[Items drawn from a dataset]
==*==

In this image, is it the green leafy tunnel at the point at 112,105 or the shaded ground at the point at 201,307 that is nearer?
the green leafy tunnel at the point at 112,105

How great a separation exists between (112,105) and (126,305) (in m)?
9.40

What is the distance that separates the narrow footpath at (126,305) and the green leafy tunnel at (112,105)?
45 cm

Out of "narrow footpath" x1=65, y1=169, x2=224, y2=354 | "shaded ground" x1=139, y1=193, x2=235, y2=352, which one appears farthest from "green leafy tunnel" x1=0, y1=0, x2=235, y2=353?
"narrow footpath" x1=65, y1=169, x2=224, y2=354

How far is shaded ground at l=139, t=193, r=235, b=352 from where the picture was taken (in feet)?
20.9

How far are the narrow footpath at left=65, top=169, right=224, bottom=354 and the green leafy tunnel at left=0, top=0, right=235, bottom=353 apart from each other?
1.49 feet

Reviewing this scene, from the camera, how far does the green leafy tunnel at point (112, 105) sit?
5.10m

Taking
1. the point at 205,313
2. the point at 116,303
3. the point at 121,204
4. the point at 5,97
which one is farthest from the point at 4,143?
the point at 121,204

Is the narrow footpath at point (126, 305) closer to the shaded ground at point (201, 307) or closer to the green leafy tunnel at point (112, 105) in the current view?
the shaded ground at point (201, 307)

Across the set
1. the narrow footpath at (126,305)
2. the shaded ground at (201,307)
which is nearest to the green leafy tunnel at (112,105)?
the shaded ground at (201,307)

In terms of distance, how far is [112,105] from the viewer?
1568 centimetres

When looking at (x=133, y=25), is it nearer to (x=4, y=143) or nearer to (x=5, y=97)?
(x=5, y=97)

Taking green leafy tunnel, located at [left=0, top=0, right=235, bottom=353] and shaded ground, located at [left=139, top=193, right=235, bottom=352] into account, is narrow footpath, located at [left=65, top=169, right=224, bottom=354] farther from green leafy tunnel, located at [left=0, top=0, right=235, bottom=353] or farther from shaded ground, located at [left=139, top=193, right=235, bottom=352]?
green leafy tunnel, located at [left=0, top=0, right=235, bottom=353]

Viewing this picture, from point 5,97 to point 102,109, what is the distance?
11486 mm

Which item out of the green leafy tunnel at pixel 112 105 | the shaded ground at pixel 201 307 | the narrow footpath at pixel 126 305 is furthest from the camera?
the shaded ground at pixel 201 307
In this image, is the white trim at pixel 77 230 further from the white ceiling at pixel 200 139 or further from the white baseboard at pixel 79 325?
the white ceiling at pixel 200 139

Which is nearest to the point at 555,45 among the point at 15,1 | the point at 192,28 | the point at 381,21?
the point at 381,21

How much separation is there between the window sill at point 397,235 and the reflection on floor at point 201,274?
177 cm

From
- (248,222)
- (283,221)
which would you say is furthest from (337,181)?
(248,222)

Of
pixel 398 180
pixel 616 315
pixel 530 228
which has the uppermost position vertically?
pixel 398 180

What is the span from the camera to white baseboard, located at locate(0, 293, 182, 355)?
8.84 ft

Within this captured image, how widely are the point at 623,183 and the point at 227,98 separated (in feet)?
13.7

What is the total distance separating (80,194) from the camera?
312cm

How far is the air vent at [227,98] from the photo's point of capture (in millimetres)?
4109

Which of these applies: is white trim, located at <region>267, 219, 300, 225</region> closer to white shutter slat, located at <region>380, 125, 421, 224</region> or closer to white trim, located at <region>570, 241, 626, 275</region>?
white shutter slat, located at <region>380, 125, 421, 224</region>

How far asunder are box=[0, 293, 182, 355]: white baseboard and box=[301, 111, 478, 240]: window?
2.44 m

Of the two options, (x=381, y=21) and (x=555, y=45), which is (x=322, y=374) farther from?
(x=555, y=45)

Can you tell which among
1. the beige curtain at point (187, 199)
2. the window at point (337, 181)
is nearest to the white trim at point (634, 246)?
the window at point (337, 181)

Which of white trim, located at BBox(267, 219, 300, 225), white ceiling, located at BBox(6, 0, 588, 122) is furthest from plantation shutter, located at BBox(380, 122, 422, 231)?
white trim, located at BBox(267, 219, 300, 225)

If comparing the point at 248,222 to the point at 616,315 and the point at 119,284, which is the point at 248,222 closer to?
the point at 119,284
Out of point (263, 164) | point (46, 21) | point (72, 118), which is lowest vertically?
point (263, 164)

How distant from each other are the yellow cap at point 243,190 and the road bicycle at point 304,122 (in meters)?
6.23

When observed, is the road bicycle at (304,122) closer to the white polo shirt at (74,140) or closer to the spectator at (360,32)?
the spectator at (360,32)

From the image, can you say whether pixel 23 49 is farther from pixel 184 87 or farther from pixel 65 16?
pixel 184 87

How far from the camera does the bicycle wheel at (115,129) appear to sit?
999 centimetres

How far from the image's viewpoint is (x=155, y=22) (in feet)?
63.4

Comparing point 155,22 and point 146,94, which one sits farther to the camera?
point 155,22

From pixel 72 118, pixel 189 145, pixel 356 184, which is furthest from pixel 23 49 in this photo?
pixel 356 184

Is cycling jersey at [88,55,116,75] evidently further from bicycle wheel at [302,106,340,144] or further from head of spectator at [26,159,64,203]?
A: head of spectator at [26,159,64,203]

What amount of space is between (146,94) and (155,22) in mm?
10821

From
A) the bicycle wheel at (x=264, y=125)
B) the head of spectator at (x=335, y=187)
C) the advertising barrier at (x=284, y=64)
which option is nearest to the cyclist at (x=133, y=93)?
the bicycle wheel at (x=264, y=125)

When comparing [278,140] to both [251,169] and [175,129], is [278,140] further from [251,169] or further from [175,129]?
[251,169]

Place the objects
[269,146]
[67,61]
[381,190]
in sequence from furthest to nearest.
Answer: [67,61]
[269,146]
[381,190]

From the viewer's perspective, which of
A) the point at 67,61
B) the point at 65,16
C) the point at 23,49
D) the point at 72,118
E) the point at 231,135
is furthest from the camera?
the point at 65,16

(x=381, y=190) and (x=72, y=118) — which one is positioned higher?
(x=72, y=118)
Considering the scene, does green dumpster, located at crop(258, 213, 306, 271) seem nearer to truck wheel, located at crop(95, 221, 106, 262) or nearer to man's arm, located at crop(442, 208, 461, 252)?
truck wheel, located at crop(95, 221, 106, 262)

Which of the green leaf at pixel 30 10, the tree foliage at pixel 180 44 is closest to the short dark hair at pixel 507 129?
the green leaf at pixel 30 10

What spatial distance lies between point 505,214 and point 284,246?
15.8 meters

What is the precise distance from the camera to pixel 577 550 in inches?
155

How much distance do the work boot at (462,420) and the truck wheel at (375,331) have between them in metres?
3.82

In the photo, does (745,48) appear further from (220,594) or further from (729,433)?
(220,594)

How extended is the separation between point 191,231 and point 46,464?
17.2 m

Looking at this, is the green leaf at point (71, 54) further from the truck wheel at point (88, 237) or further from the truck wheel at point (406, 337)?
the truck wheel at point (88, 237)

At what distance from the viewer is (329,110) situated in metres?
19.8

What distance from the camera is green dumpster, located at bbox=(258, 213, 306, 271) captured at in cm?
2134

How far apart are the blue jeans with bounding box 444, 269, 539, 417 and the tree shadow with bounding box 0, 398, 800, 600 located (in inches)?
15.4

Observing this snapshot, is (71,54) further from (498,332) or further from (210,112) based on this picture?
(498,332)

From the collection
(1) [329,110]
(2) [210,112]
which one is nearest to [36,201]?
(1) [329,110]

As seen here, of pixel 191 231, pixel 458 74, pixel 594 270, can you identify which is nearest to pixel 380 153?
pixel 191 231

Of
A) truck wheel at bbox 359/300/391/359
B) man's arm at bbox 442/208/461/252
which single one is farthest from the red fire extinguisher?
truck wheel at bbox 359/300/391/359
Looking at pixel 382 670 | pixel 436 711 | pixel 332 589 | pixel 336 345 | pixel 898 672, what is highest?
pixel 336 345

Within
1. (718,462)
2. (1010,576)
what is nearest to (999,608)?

==*==

* _To do_
Copy the records from the line holding "Looking at pixel" through the end of the records, inclusive, substituting "Among" for "Within" and leaving all else unchanged.

* _Solution to this task_
Looking at pixel 382 670 | pixel 436 711 | pixel 332 589 | pixel 336 345 | pixel 898 672, what is highest?
pixel 336 345

Among
1. (718,462)
2. (1010,576)
what is nearest to (999,608)?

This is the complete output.